## EXERCISE TASK A
In the blog excerpt, why does the writer expect blogging to be harder than first imagined? Answer in one to three sentences.
## EXERCISE TASK B
Pick up the blog excerpt about spring break and the caffeinated cereal idea after its final line, "More proof.", and write the next part in the same casual voice.
:: PASSAGE GIVEN ::
I recently realized that blogging my thoughts is going to be more difficult than previously imagined, because my thoughts tend to be more rapid-fire than I would like, and that doesn't transfer well to being written down.

Have a fragment: "Horrible in ways too pastel to be imagined" -Bobshush

^^

Sunday, March 12, 2006

Indiana

OK, loyal reader: no updates until probably at least Wednesday, am going to go visit Earlham College in Indiana (Indiana, oh you can sail the seven seas, Indiana...), and won't be back until I'm far too sleepy to write on Tuesday. As stands now, I'm currently too sleepy to write anything good, and so I leave you with this final thought: Acccording to Wikipedia, the reason why the inner spelling of 'Wednesday' is so messed up it that is was named after Wodin, Norse god of stuff. Saturday is the only day not named after a Norse god, it is named after Saturn, a Roman god. G'night.

Saturday, March 11, 2006

Today

Ah, yes, today was fun, and only partially because it marks the first day of spring break! I may have accidentally made a substitute teacher a huge fortune, oops. I was outlining a random business plan and marketing scheme for some stuff I had thought up, and he seemed like he might actually do some of it...The world is in great danger, my ideas are loose! Just to be able to demonstrate that I thought of it, I'm going to mention it here: caffinated cereal. Wouldn't that be awesome? Yeah. And it's my idea, I own it. Mmm. (C)opyright Me. It was during SAC lunch, so, um, yeah. More proof.
:::
:: EXTRACTED RECORDS ::
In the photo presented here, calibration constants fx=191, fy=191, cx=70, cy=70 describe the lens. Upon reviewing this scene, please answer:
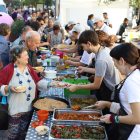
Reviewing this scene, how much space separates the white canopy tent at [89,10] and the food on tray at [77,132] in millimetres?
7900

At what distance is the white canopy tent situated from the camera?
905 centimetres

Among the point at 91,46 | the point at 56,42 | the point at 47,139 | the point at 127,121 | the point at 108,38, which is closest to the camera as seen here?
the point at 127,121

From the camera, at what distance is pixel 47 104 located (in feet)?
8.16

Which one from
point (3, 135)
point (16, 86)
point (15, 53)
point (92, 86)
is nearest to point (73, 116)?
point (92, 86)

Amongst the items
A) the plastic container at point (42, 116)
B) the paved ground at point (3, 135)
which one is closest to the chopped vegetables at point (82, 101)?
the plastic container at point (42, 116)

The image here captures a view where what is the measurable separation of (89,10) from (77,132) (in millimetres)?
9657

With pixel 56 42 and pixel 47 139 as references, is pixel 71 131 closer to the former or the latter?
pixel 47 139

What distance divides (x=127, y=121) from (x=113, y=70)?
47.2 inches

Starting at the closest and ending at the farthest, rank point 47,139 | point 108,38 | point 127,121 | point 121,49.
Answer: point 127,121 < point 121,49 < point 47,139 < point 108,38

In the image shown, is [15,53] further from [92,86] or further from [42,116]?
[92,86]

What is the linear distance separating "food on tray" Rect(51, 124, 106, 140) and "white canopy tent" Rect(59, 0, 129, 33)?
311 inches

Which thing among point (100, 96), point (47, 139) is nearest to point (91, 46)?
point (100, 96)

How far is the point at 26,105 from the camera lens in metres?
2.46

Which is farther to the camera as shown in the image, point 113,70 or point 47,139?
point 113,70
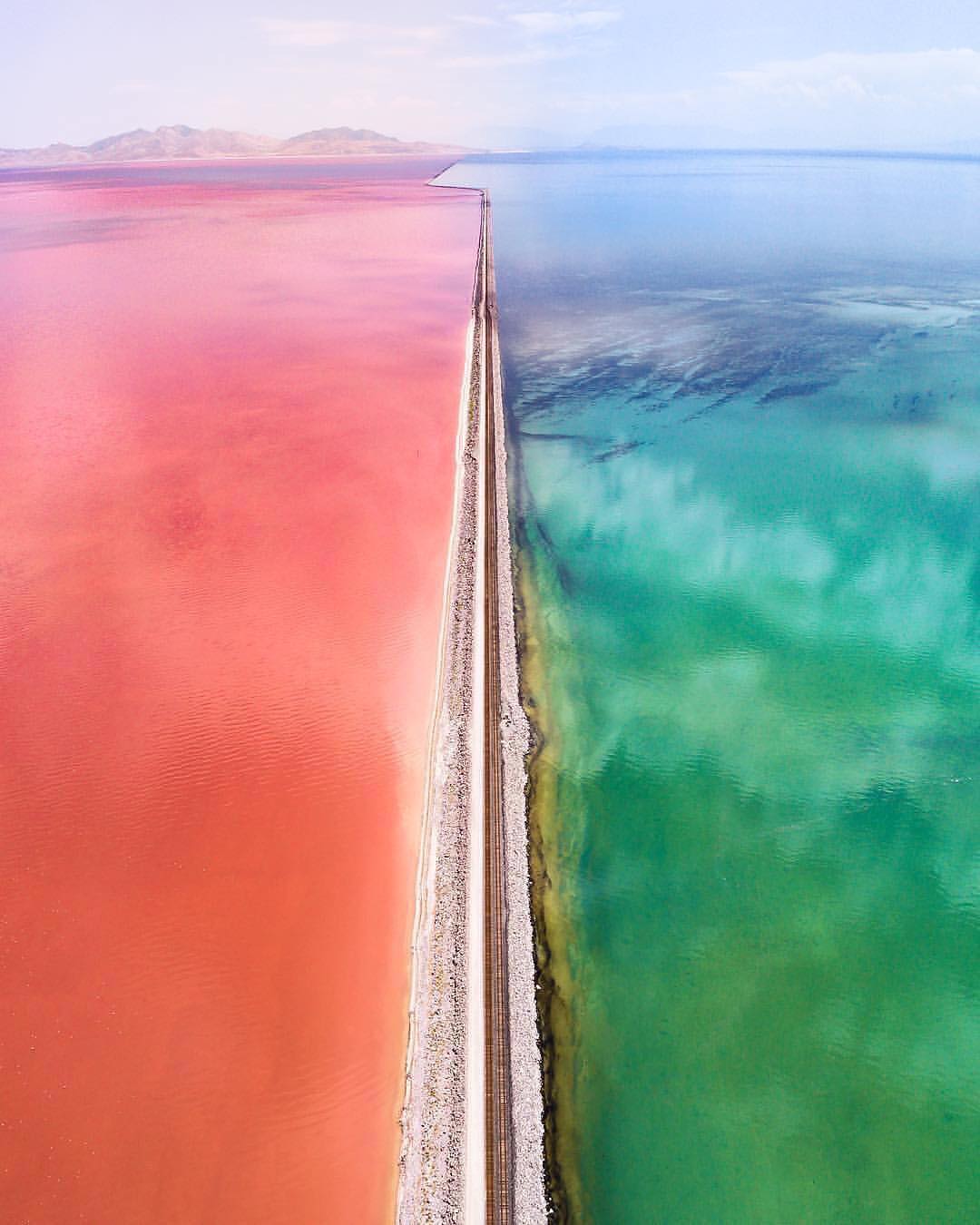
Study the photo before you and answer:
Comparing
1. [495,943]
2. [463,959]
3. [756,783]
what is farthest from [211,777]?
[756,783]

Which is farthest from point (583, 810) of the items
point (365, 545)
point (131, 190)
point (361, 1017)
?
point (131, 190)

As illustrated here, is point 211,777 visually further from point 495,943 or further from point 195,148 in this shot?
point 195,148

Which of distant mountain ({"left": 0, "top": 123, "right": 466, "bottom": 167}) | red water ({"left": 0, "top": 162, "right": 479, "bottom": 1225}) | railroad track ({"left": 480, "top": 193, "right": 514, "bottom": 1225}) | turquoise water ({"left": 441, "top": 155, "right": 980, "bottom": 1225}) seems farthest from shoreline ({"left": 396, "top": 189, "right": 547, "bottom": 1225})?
:::
## ANSWER A
The writer's thoughts come in a rapid-fire way, more than the writer would like. That kind of thinking does not carry over well into writing.

## ANSWER B
After school, the rest of The Hoard and I went around and did stuff. We have an after school board games group now, and thats really fun. Plus, I get to root around through my old games and play them again. Currently, we like playing Perspective, which is basically 'History: The Board Game'. Seriously, the game is just putting events on a timeline. It has no right to be as fun as it is. We played two rounds of that, and then we spent three hours trying to get organized enough to get food. We're kinda pathetic that way. We eventually wound up getting pizza at Slices & Ices, which was dirt cheap and is some of the best pizza I've ever had. Definitely eating there again. Then we just proceeded to drive around totally lost, which was entirely my fault, but fun anyway. Then we distributed individual Hoard members to their respective houses, and that was my day. More stuff actually happened, such as my car needing to be jump started and the hobo stalking us, but I don't feel like writing about them, so you don't get to hear about them. So there.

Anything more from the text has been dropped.